Brighter Flashlights: Allowing Consumers to Shine Light on Your Data

by Kendall Nash

Ask me a question, and you’re likely to get an answer.  If the question is a good one, you may even get a “good” answer, a genuine answer.  But the truth is, we know every time a question is asked, people respond through a lens.  We very well may respond with what we believe to be true – the narrative we have convinced ourselves of, how we function as a consumer.  Other times, we may play out the better version of ourselves and the decisions we make because we like that side of ourselves, and we are certain the person next to us will prefer it, too.

Our job as researchers is to shed light in the dark, tight corners.  We provide constructs for consumers to use to think through aspects of their own story that they may not normally consider, or have the ability to put into words.  While this has historically taken the form of traditional projective techniques in interviews, we’ve found an interesting new stimulus that allows consumers to articulate their mindset, experiences, and perspectives.  Data.  Yes, that’s right – that thing we researchers live for, but an otherwise daunting and uninteresting word for the average person.

More batteries for the flashlight.

When we present quantitative data in a visualized, easily consumable way within a qualitative setting, it provides a fresh and interesting launchpad for rich discussion.  Leveraging a model of Think, Notice, and Wonder, we playfully put consumers into the role of undercover investigators. We ask them to look at snapshots of data and help us make sense of it.  Questions like, “Why would so many people give this concept a high rating overall, yet give low scores on the most critical attributes?”  and “In what ways could people have interpreted what we meant by reliable service?” provide two-fold benefits.   Consumers, the real experts when it comes to using products and services, can help us fill learning gaps and further develop and refine hypotheses.  This also provides the construct for consumers to tell us the things “other people” might think, which is a low-risk way of sharing less socially-desirable opinions and a more accessible way of sharing less conscious thinking. To be clear, we’re not truly relying on consumers as analysts, but rather as creators of the lenses from which we should be looking and considering our data.

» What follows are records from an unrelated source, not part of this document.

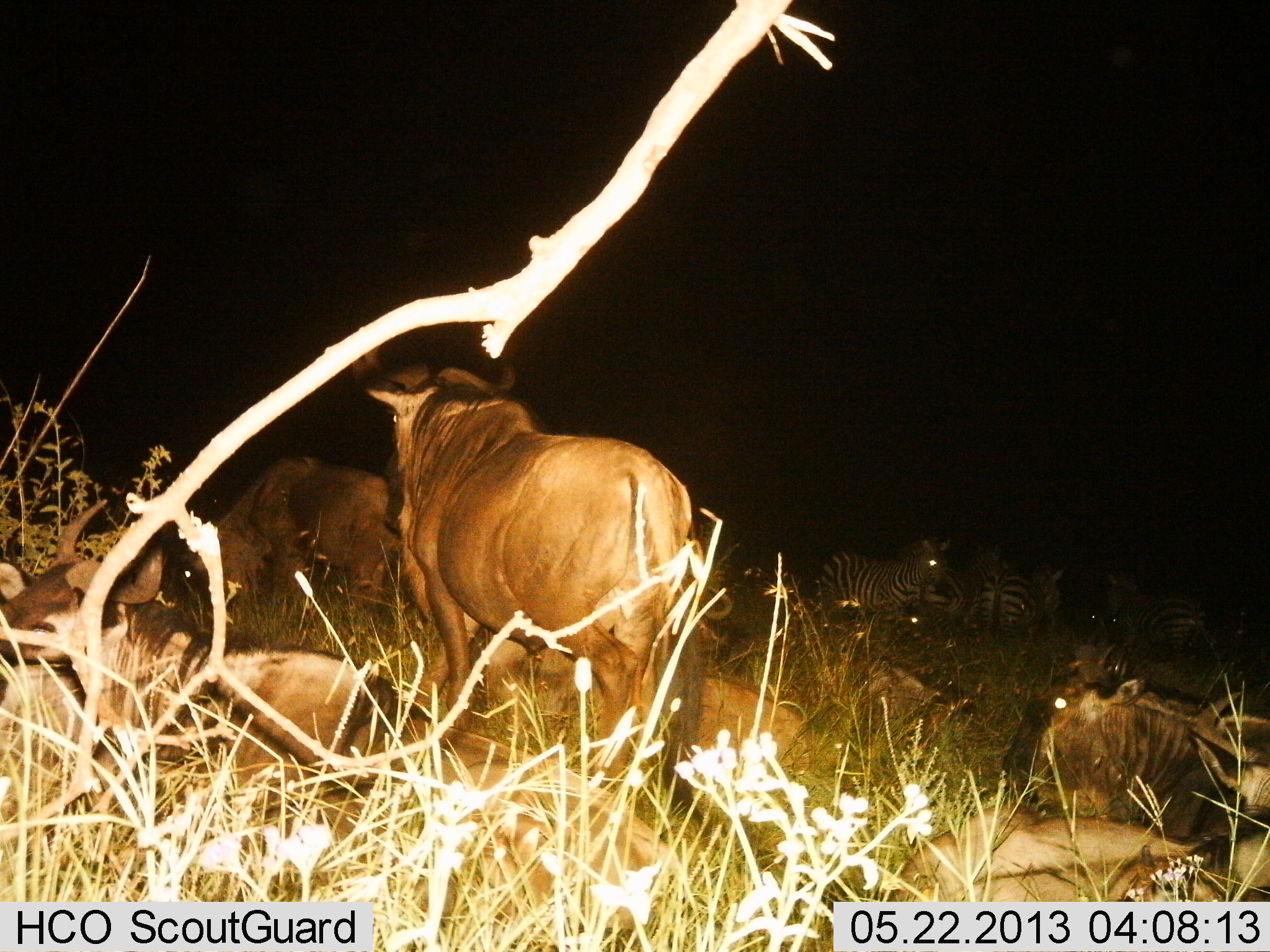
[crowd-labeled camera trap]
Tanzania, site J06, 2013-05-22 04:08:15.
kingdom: Animalia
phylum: Chordata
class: Mammalia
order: Artiodactyla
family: Bovidae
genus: Connochaetes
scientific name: Connochaetes taurinus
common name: blue wildebeest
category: wildebeest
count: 5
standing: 100%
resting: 100%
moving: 0%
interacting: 0%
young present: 0%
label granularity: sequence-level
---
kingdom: Animalia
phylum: Chordata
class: Mammalia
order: Perissodactyla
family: Equidae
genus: Equus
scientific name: Equus quagga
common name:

Giving consumers a chance to help clarify their stories by reacting to their own data is a powerful way to tap into consumers beyond simply asking them questions.

In addition, we can also tap into the techniques leveraging qualitative data in two ways.  The first technique is a Me/Not Me Comparative Interview, in which we share a video with participants of other consumers talking about their own perspectives or how they use/don’t use a product or service.  We then ask the viewing participants how well (or not) the consumers in the video represent their own perspective.  This offers a tangible point for reaction and can also subtly remind consumers that they aren’t alone in their mindset, which helps foster a comfortable platform for them to share their true perspectives.  Participants will often elaborate well beyond the point made in the video and help us see something we couldn’t see before.  In Reflective Interviews, a second technique, we show consumers their own unstructured data, or comments, following a qualitative interview.  We share with them a summary of what we captured and how we might interpret it, and offer them the opportunity to tell us where we got it right and where we were slightly off.  Giving consumers a chance to help clarify their stories by reacting to their own data is a powerful way to tap into consumers beyond simply asking them questions. We walk away with nuanced learning that tends to excite the brand team.

As researchers, we desire well-rounded hypotheses that we can validate or challenge as we move brands forward.  Illumination requires us to consider a multi-faceted point of view, and the consumer just may be the unexpected, missing link.  When you’re looking for nuances and scouring the corners of the insight cave, a brighter flashlight reveals more opportunity and learning that propels the brand forward.

How are you leveraging consumers to their fullest potential?

Kendall’s curiosity and passion for consumer learning allow her to design smart research that brings brand teams and consumers together. Her thrills come from helping her clients uncover what people truly want and need, and translating that so brands can win.